La poliomyélite peut être vaincue sur le plan médical, mais elle reste menacée sur le plan politique. Christian Schleuss, coordinateur End Polio Now pour notre zone, explique pourquoi la bataille décisive ne se joue pas dans les laboratoires, mais dans les centres de pouvoir du monde.
C’est un paradoxe : le monde n’a jamais été aussi proche d’éradiquer la polio – et pourtant, il faut plus que jamais se battre pour y parvenir. Pour le Dr Christian Schleuss, coordinateur End Polio Now pour l’Allemagne, la Suisse et le Liechtenstein, la clé du problème n’est pas scientifique, mais géopolitique.
« D’un point de vue médical et technique, la polio peut être complètement éradiquée », affirme-t-il. « Les virus de type 2 et 3 appartiennent déjà à l’histoire ; seul le type 1 circule encore, principalement en Afghanistan et au Pakistan. »
Un autre risque s’y ajoute : dans les pays où la couverture vaccinale est faible, les virus atténués issus du vaccin peuvent muter et provoquer à nouveau des paralysies chez les personnes non vaccinées – un phénomène désormais surveillé de près dans les eaux usées d’Europe. Ces deux pays illustrent bien le fond du problème : les campagnes de vaccination ne sont pas un défi logistique, mais un défi de stabilité. Dès que les gouvernements s’affaiblissent, les virus gagnent du terrain.
Le bilan des succès reste impressionnant : avant le lancement de PolioPlus en 1985, quelque 350 000 enfants contractaient la maladie chaque année. Aujourd’hui, on estime à moins d’une centaine les cas recensés dans le monde.
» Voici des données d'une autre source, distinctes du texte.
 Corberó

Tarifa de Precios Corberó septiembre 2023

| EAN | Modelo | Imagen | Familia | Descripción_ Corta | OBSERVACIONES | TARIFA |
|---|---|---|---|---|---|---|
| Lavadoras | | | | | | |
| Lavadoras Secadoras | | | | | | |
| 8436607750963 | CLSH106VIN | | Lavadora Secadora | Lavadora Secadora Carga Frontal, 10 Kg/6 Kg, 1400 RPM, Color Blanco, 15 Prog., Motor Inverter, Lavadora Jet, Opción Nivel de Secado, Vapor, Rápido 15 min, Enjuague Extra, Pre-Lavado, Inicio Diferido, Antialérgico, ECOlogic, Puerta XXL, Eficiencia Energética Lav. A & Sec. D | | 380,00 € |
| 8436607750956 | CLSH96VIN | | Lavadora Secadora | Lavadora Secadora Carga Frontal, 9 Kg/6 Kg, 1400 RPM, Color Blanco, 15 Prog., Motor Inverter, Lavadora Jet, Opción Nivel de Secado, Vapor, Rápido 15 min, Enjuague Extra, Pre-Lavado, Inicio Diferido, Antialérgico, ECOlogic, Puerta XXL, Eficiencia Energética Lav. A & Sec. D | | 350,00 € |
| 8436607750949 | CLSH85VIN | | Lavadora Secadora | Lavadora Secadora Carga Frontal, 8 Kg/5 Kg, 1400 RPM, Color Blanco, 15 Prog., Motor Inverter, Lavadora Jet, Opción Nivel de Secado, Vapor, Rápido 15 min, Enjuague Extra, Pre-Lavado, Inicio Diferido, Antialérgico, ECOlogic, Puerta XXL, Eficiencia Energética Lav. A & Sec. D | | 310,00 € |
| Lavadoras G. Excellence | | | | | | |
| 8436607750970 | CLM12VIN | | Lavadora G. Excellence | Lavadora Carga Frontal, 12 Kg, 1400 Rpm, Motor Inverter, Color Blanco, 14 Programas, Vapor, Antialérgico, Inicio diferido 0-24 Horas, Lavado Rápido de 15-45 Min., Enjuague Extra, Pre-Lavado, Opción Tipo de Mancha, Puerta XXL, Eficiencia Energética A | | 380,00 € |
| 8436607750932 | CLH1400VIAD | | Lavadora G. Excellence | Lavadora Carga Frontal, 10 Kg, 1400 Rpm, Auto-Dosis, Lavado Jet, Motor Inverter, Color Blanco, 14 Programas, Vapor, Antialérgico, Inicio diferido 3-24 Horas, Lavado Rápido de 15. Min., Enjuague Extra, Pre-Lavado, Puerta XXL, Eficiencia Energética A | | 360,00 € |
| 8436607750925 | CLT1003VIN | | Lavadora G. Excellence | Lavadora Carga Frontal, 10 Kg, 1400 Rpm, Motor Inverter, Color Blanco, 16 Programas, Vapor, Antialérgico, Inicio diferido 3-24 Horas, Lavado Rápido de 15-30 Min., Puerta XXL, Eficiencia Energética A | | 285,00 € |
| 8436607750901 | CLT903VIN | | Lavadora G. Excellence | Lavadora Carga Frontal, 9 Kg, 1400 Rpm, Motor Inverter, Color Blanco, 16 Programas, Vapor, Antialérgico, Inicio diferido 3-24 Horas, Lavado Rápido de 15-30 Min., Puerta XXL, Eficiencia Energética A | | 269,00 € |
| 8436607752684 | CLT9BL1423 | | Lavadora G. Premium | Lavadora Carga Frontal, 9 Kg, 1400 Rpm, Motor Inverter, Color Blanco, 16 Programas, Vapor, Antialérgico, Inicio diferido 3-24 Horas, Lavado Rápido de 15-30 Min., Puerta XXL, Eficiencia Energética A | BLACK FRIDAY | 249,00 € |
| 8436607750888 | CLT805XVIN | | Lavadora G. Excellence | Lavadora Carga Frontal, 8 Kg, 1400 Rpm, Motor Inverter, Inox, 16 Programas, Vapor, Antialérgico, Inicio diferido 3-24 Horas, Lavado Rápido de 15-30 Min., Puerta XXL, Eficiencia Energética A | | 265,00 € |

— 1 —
Pourtant, il manque environ sept milliards de dollars américains pour garantir la phase finale de ce combat – une somme suffisante pour atteindre, d’ici quelques années, un objectif historique : faire de la polio la deuxième maladie éradiquée après la variole.
Mais les succès peuvent être trompeurs : les traces du virus détectées récemment dans les eaux usées de grandes villes européennes montrent à quel point la frontière entre triomphe et retour en arrière reste mince. « Nous ne devons pas nous laisser bercer d’illusions », avertit Schleuss. Si nous ne profitons pas des années à venir, la poliomyélite pourrait refaire surface – et, dans le pire des cas, paralyser à nouveau jusqu’à 200 000 enfants chaque année.
Rotary : un acteur clé, pas un simple observateur
Dans la lutte contre la polio, Rotary est bien plus qu’un bailleur de fonds. Les Rotariens ouvrent des portes là où les accès politiques sont bloqués, permettant aux équipes médicales d’intervenir même dans les zones de crise. Ce rôle de facilitateur dépasse souvent le cadre des campagnes de vaccination : il crée des espaces de dialogue entre des acteurs qui, autrement, ne se parleraient pas. « Nous contribuons ainsi, indirectement, à la paix », souligne Schleuss.
C’est la part discrète du bilan, rarement visible sur les affiches, mais sans laquelle aucun progrès ne serait possible.
Et la Suisse ? Et le Liechtenstein ? Les deux pays sont exempts de polio, mais l’immunité n’est pas un état : c’est un processus. Moins on vaccine, plus le risque augmente. La pandémie l’a montré : la volonté de se faire vacciner s’effrite vite lorsque les maladies disparaissent des radars.
Les actions rotariennes autour de la Journée mondiale de la polio – de la visite à l’OMS à Genève à la sensibilisation à Vaduz, jusqu’au concert du KKL à Lucerne – visent précisément à éviter cela : que la maladie ne redevienne visible qu’une fois qu’il est trop tard.
Optimiste et patient, Schleuss croit à la force de la communauté internationale. Son calendrier est clair : « Si nous maintenons nos efforts et que la volonté politique s’allie au financement, alors, en 2029 ou 2030, nous pourrons dire que la polio appartient à l’histoire. »
D’ici là, une seule règle : la vigilance est la dernière dose de vaccin.